** Input for this task follows **
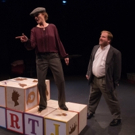 BWW Review: Satisfying Story Telling in MINDING FRANKIE at Irish Classical Theatre Photo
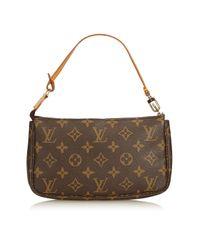 Borsa a mano in plastica marrone di Louis Vuitton in Brown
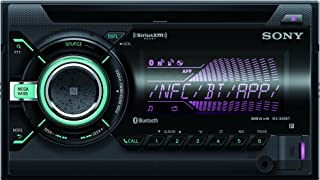 Sony WX900BT 2-DIN CD Receiver with Bluetooth (Black) Discontinued by Manufacturer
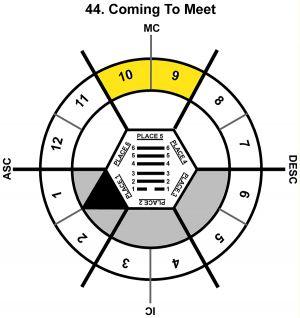 HxSL-04CN-00-06 44-Coming To Meet-L5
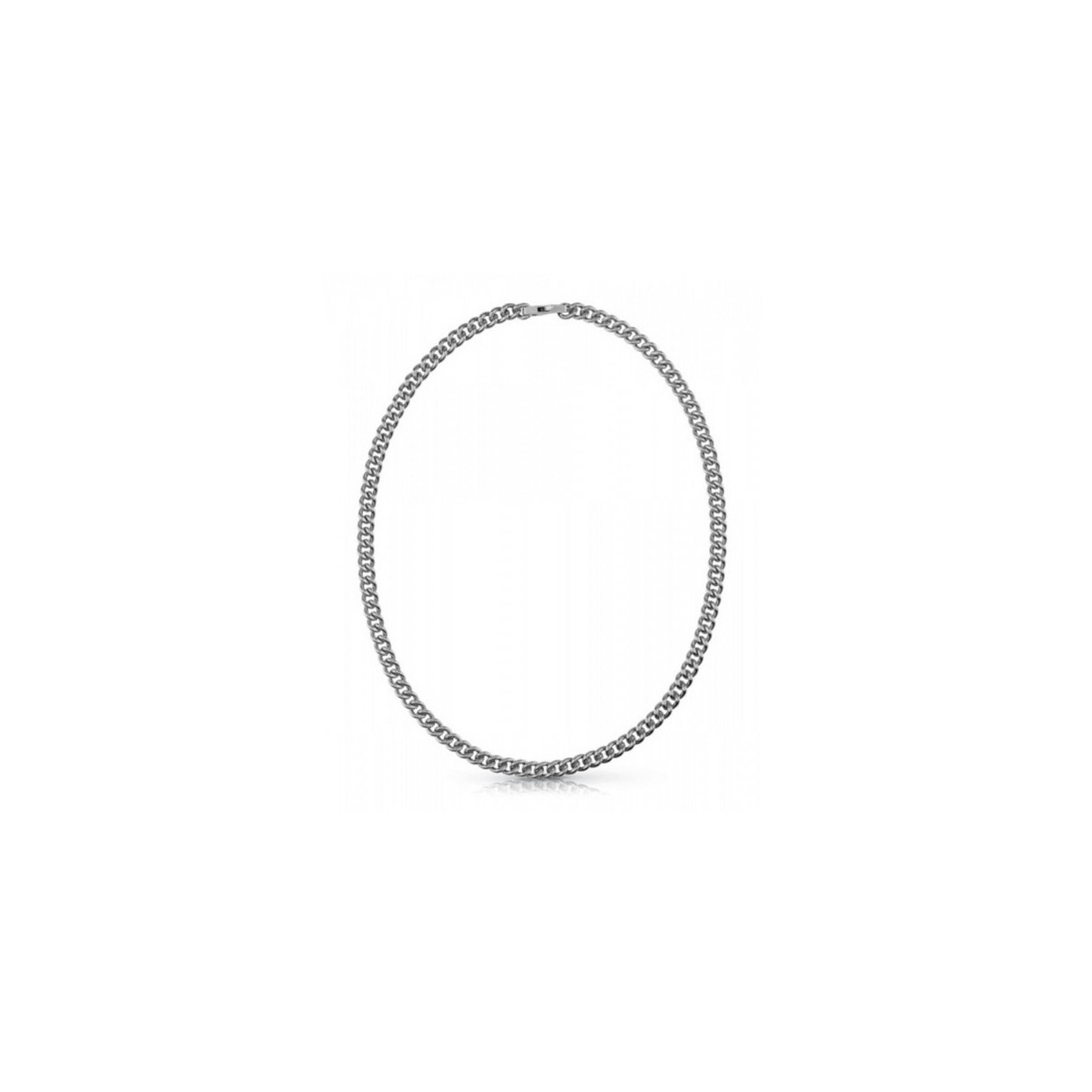 Collar Guess Hombre UMN70030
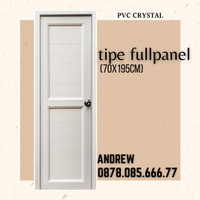 Pintu PVC kamar mandi/kamar tidur PVC CRYSTAL best seller
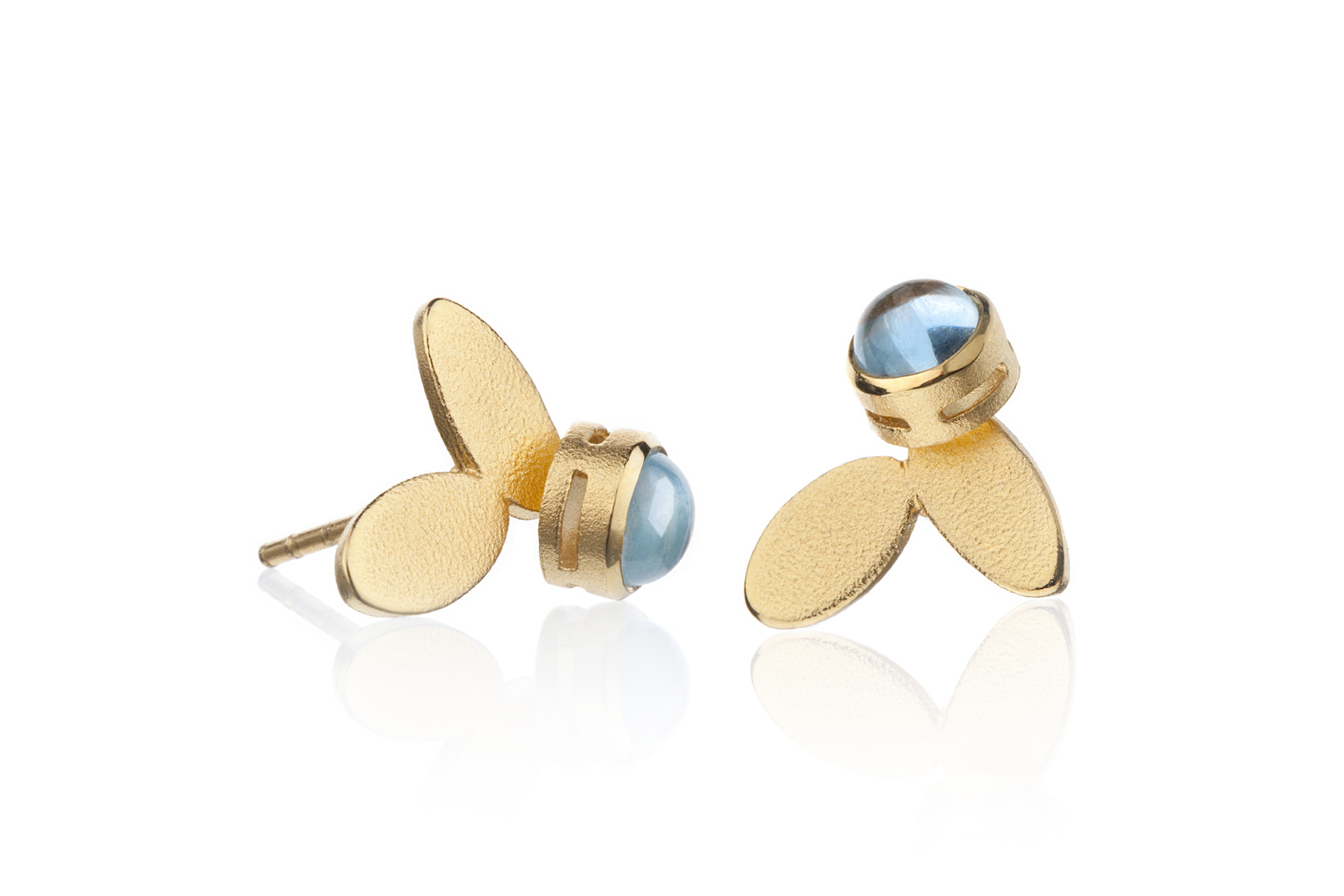 #1011 Thyme small earrings with topas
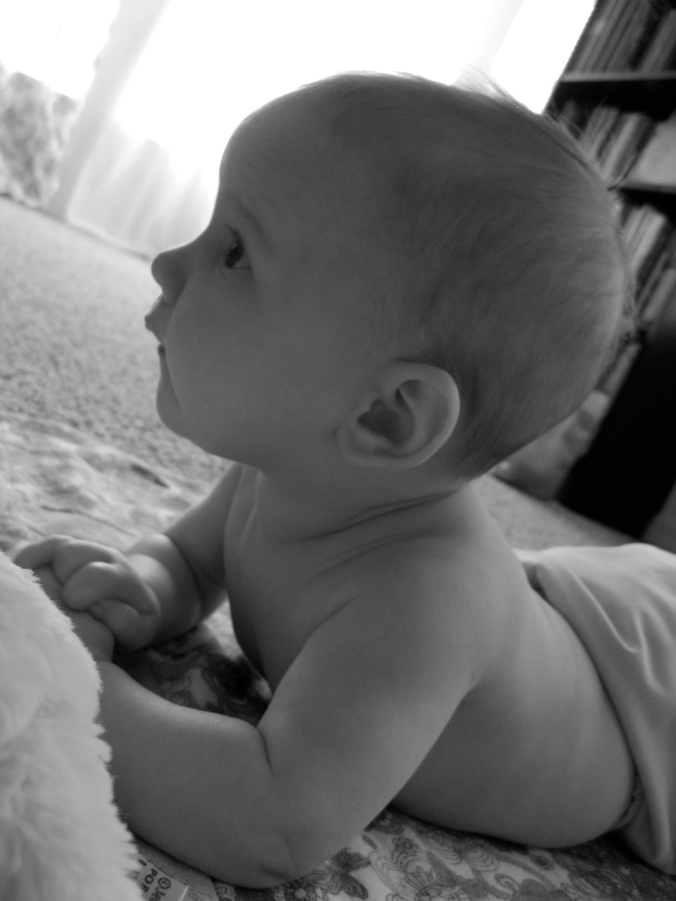 black and white photo of three month old baby girl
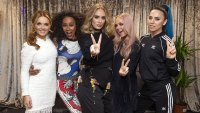 Adele Gives The Victory Sign And Poses with the Spice Girls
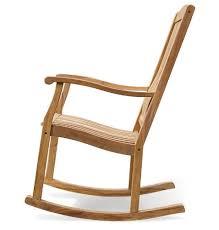Garden Rocking Chair Uk Teak Garden Rocking Chair Genuine Grade A Teak Outdoor Garden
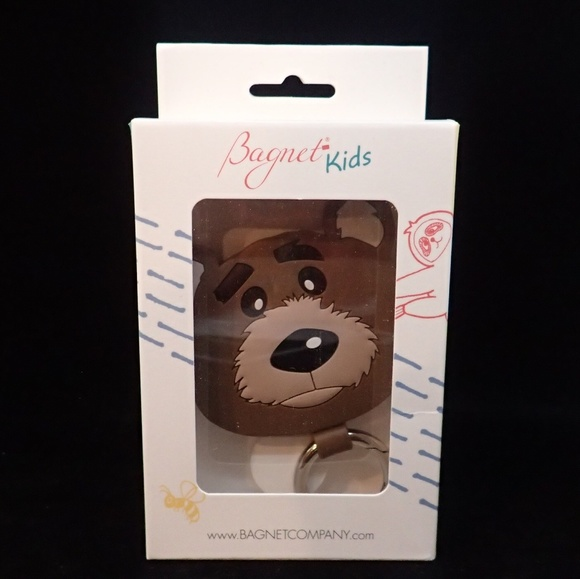Bagnet Other - Bagnet Kids Bear Keychain - NWT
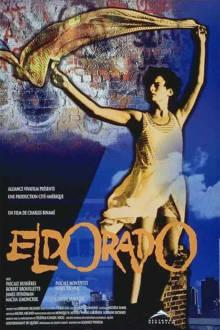Eldorado The Movie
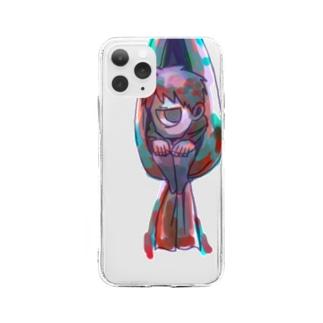 ひきこもる Soft clear smartphone cases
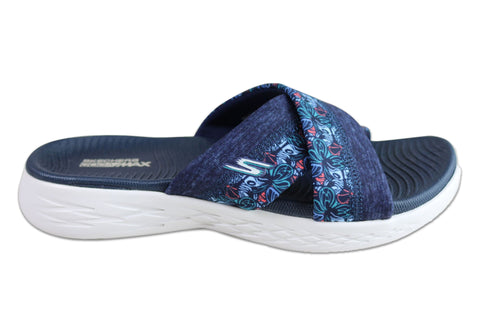Skechers Womens On The Go 600 Monarch Comfort Cushioned Slide Sandals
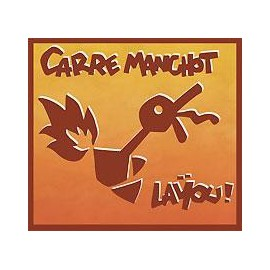 CD CARRÉ MANCHOT - LAYOU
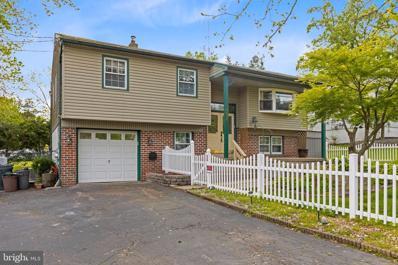 4826 Sycamore Avenue, Feasterville Trevose, PA 19053 - #: PABU526246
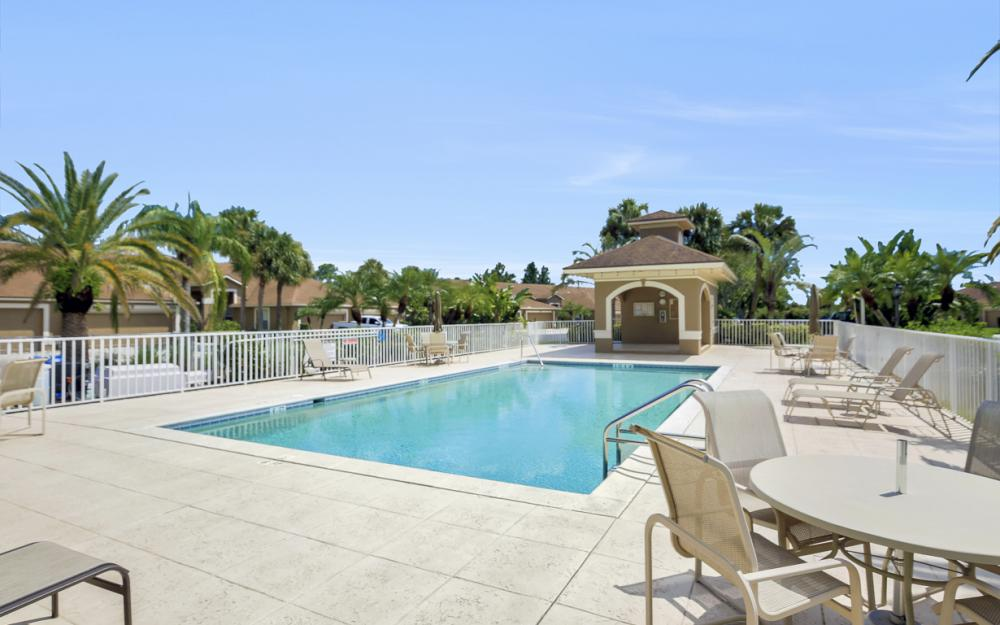 14008 Hickory Marsh Ln, Fort Myers - Home For Sale 1549708180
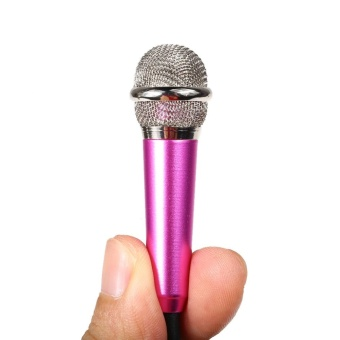 Mini Condenser Microphone with 3.5mm Plug Mobile Phone and Mic Stand(Rose) - intl - 5
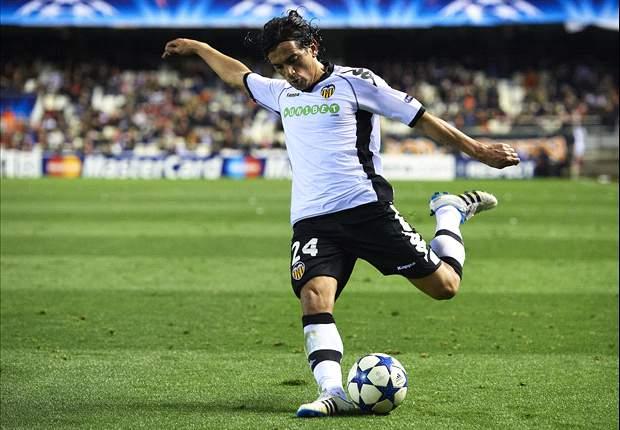 Mauricio Pellegrino quiere que Tino Costa siga en el Valencia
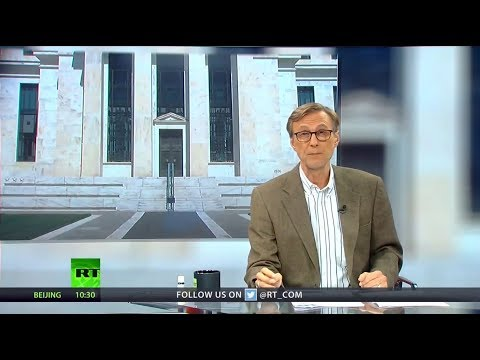 Economist Dr. Richard Wolff - The Lottery Economy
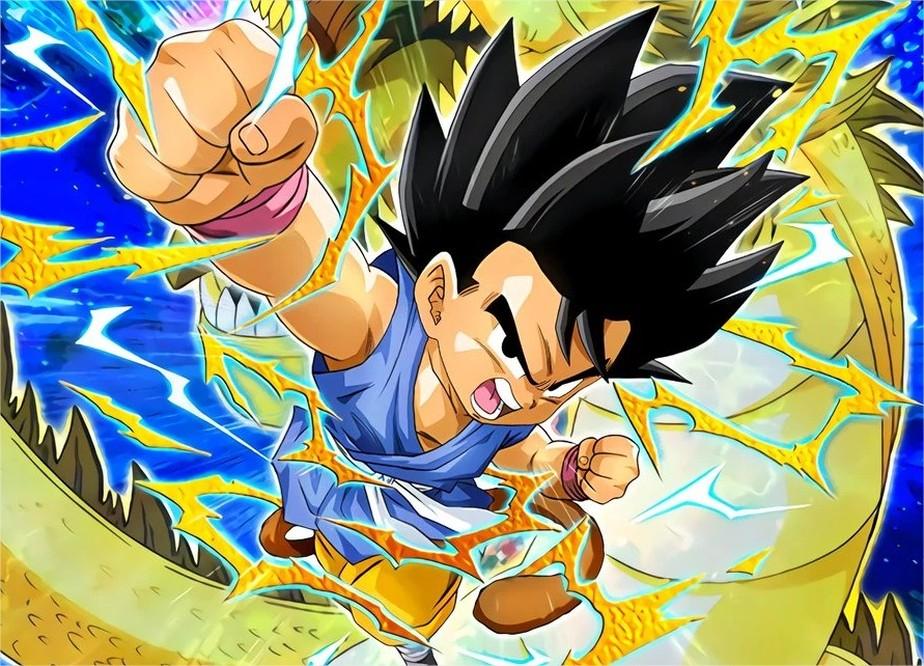 Dragon Ball FighterZ: Goku De Dragon Ball GT é Confirmado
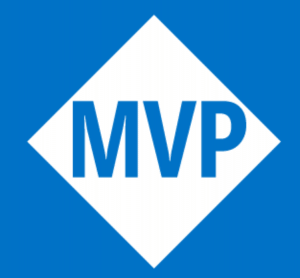 MVP Microsoft most valuable professional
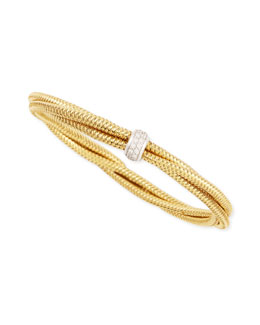 Roberto Coin 8.5mm Primavera 18k Yellow Gold Triple-Row Diamond Bracelet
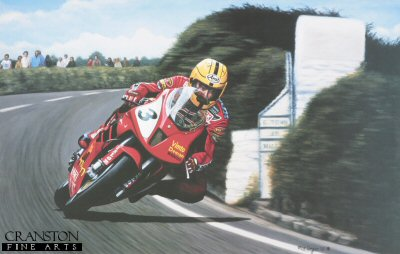 Joey Dunlop - Another Milestone by Rod Organ.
** End of Input for this task **
Aim of the exercise: Please retype every entry above exactly, leaving out any picture.

Task result:
 BWW Review: Satisfying Story Telling in MINDING FRANKIE at Irish Classical Theatre Photo
 Borsa a mano in plastica marrone di Louis Vuitton in Brown
 Sony WX900BT 2-DIN CD Receiver with Bluetooth (Black) Discontinued by Manufacturer
 HxSL-04CN-00-06 44-Coming To Meet-L5
 Collar Guess Hombre UMN70030
 Pintu PVC kamar mandi/kamar tidur PVC CRYSTAL best seller
 #1011 Thyme small earrings with topas
 black and white photo of three month old baby girl
 Adele Gives The Victory Sign And Poses with the Spice Girls
Garden Rocking Chair Uk Teak Garden Rocking Chair Genuine Grade A Teak Outdoor Garden
Bagnet Other - Bagnet Kids Bear Keychain - NWT
Eldorado The Movie
 ひきこもる Soft clear smartphone cases
Skechers Womens On The Go 600 Monarch Comfort Cushioned Slide Sandals
 CD CARRÉ MANCHOT - LAYOU
 4826 Sycamore Avenue, Feasterville Trevose, PA 19053 - #: PABU526246
 14008 Hickory Marsh Ln, Fort Myers - Home For Sale 1549708180
 Mini Condenser Microphone with 3.5mm Plug Mobile Phone and Mic Stand(Rose) - intl - 5
 Mauricio Pellegrino quiere que Tino Costa siga en el Valencia
 Economist Dr. Richard Wolff - The Lottery Economy
 Dragon Ball FighterZ: Goku De Dragon Ball GT é Confirmado
 MVP Microsoft most valuable professional
 Roberto Coin 8.5mm Primavera 18k Yellow Gold Triple-Row Diamond Bracelet
 Joey Dunlop - Another Milestone by Rod Organ.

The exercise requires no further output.